WHAT TO DO >>
1 – In the Rocklin landmarks text, translate this sentence into Spanish: "The Scribner family occupied the ornate home on the NW corner."
2 – Answer these questions from the Rocklin landmarks text:
(a) In what year did Matt and Molly Moore build their house?
(b) What store did the Scribner family own?
(c) In what room of Rocklin Golf Club are the windows located?
3 – Copy the part of the Rocklin landmarks text from "A nearby cluster" to "are private residences.".

A nearby cluster of 88 bedrock mortars and about 4 acres of gently sloping terrain, partly covered by Springview Middle School’s soccer field, tell that the area was formerly home to a large community of native Nisenan. According to archeologists Norm Wilson and Arlean Towne, the rising slope at the west side of the bedrock mortars, called a “midden”, covers the refuse of more than 1500 years of Nisenan seasonal encampments.
16. Victorian Homes
These three homes are near the Wickman-Johnson house at the corner of Rocklin Road and Fifth Street. All are private residences.
Matt and Molly Moore built the Queen Anne style house on the SE corner during 1905, the year of their marriage. Matt was the Southern Pacific RR Station Agent; Molly was a schoolteacher and the pianist at Saint Mary’s of the Assumptin Catholic Church, now Old Saint Mary’s Chapel on Front Street.
The Scribner family occupied the ornate home on the NW corner. They owned Scribner’s Hardware. Their store was just south of the Barudoni building on Front Street.
17. Whitney Mansion Stained-Glass Windows and Front Doors
The windows and doors are located at Rocklin Golf Club, corner of Midas Avenue and Rawhide Drive. The doors are the Club’s entry doors, and the windows are located in the lounge bar. This facility is open to the public during normal business hours. Although the mansion, built in 1885, has been demolished, several remnants, including those hand-made windows have been preserved. The mansion, known as “The Oaks”, was located to the northwest on an estate of 20,000 acres.

ENTRIES PROVIDED >>
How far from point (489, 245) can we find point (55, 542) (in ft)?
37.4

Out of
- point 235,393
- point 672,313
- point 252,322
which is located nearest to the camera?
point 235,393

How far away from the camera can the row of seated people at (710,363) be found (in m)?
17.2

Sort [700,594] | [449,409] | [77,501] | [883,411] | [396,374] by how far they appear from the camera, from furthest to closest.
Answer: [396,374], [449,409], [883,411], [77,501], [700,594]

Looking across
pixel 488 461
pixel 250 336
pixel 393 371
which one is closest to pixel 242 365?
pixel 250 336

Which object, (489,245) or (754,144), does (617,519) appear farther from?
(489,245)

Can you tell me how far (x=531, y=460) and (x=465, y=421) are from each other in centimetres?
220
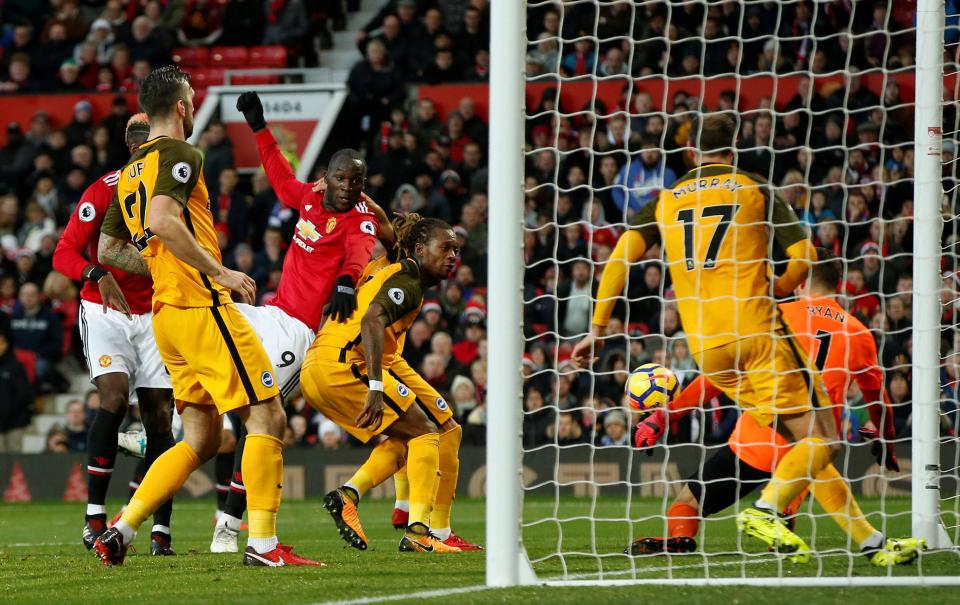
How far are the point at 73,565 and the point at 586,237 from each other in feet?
28.5

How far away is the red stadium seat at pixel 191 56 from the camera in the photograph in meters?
19.0

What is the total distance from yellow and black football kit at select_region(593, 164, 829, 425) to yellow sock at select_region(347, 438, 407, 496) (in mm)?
1817

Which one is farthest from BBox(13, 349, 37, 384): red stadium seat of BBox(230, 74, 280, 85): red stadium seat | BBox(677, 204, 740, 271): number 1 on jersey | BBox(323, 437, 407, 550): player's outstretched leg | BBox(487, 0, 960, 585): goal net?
BBox(677, 204, 740, 271): number 1 on jersey

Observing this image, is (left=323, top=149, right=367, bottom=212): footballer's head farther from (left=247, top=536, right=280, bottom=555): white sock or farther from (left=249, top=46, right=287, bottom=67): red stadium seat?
(left=249, top=46, right=287, bottom=67): red stadium seat

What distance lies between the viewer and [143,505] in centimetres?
597

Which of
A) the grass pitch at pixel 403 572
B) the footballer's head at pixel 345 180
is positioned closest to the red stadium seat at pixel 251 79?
the grass pitch at pixel 403 572

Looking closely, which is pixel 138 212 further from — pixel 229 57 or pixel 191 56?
pixel 191 56

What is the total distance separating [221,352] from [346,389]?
4.39 feet

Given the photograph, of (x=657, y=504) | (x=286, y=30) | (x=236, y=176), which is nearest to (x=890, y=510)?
(x=657, y=504)

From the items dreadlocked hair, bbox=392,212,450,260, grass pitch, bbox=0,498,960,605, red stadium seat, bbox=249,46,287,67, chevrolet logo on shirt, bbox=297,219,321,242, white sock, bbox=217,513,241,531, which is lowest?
grass pitch, bbox=0,498,960,605

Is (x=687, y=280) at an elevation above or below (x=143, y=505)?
above

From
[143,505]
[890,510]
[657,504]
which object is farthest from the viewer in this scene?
[657,504]

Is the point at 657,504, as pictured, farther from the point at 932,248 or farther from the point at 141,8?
the point at 141,8

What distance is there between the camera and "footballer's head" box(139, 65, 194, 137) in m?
6.03
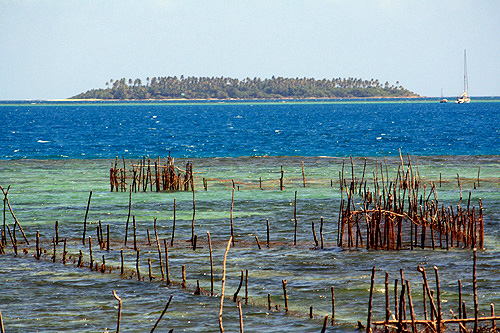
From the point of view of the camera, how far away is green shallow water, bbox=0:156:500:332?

RESULTS >>
1 – La familia Scribner ocupaba la casa ornamentada de la esquina noroeste.

2 –
(a) 1905
(b) Scribner's Hardware
(c) The lounge bar

3 –
A nearby cluster of 88 bedrock mortars and about 4 acres of gently sloping terrain, partly covered by Springview Middle School’s soccer field, tell that the area was formerly home to a large community of native Nisenan. According to archeologists Norm Wilson and Arlean Towne, the rising slope at the west side of the bedrock mortars, called a “midden”, covers the refuse of more than 1500 years of Nisenan seasonal encampments.
16. Victorian Homes
These three homes are near the Wickman-Johnson house at the corner of Rocklin Road and Fifth Street. All are private residences.